__Source excerpt__:
Don't suppose it has much of a meaningful draw for that many anymore, with succeeding generations involved in their own experiences of getting by, only surface reading, or having formed some manipulated impression. You evoked memories for me though, not all of which I care to dwell on, damn you ;-) Yes, it was a hell of a clusterfuck, prompted by misguided fear of commies spreading, the far left and far right clashing. A bit of a two sided coin in that it motivated some to seek their dreams elsewhere. Even that is excusable, given what was behind the conflicts that followed. Our oil tycoons leading sheep to slaughter for the sake of profits, saving Kuwait in itself a noble gesture, but also used as an excuse. What isn't noted in the history books is that we were "involved" before the French left. There's much truth (and accurate timing) in the book "The Quiet American" by Graham Greene, which as expected was condemned by our "powers" as anti-American, not wanting the populace to get a glimpse of our dark side. We learned nothing, as evidenced by where we are now.

Whoa Lee! Your writing, drawing one in and engaging our rusty thinking doohickey, is a mark of what I consider effective presentation of a meaningful idea. Wish I could do as well with my own writing. 

Ride on bro, love your pieces.


----------



## Kevin (Nov 7, 2017)

LeeC said:


> Missed this in my drug stupor, but finally noticed, glad I did.
> 
> To me it's your usual narrator's voice, with variations depending on content, which I quite like. A kind of organized stream of consciousness style, that pulls me into a scene. Edit if "you" must, but I'm fine with it as is.
> 
> ...


 Graham Greene... I didn't read that. I did read the Pentagon Papers. Coming from a rightist,  reactionary point of view, the conclusion of the CIA was: don't go in there... Quagmire!

You know, things were so clear when it was us against the Nazis. Civil wars are a different deal. 

 I still have no clue as to the 'why' of Iraq. Destabilization? Is that it? Keep everything destabilized over there and it won't come over here?


----------

__Raw data__:

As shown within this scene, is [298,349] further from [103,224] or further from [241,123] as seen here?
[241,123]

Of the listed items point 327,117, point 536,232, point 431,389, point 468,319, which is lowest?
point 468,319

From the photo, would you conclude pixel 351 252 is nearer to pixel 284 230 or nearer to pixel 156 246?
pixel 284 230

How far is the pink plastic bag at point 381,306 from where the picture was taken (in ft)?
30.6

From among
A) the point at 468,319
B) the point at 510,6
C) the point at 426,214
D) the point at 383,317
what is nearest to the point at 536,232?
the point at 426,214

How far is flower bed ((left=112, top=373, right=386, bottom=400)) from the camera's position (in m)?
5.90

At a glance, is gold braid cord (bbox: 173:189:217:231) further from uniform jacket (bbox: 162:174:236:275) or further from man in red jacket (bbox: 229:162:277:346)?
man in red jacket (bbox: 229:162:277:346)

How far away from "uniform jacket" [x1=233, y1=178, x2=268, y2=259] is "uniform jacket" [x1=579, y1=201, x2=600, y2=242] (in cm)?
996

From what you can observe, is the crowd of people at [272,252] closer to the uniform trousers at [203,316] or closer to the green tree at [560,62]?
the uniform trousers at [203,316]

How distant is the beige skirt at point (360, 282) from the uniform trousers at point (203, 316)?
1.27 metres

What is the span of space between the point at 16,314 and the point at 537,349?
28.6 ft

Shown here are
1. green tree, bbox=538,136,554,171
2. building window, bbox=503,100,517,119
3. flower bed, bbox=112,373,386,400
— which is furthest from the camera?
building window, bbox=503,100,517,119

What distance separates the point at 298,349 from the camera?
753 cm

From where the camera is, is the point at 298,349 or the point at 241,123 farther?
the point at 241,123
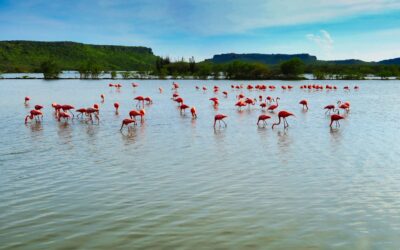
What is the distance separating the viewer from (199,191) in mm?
8531

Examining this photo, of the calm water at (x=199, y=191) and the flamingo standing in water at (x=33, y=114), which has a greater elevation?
the flamingo standing in water at (x=33, y=114)

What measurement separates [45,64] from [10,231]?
274 ft

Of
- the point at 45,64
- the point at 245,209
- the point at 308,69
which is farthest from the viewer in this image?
the point at 308,69

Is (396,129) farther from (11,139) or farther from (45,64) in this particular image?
(45,64)

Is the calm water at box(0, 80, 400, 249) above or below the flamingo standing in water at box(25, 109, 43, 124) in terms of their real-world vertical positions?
below

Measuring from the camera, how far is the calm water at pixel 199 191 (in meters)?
6.34

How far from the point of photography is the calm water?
6.34 metres

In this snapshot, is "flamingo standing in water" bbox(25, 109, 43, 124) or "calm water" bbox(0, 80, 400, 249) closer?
→ "calm water" bbox(0, 80, 400, 249)

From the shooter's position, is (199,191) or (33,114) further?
(33,114)

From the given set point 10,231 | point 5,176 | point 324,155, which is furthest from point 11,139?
point 324,155

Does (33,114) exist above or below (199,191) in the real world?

__Instructions__:
[a] Reproduce the stretch of the forum excerpt from "Whoa Lee! Your" through "my own writing.".
[b] Which Graham Greene book does the forum excerpt mention?

__Task-by-task solutions__:
[a]
Whoa Lee! Your writing, drawing one in and engaging our rusty thinking doohickey, is a mark of what I consider effective presentation of a meaningful idea. Wish I could do as well with my own writing.

[b] "The Quiet American"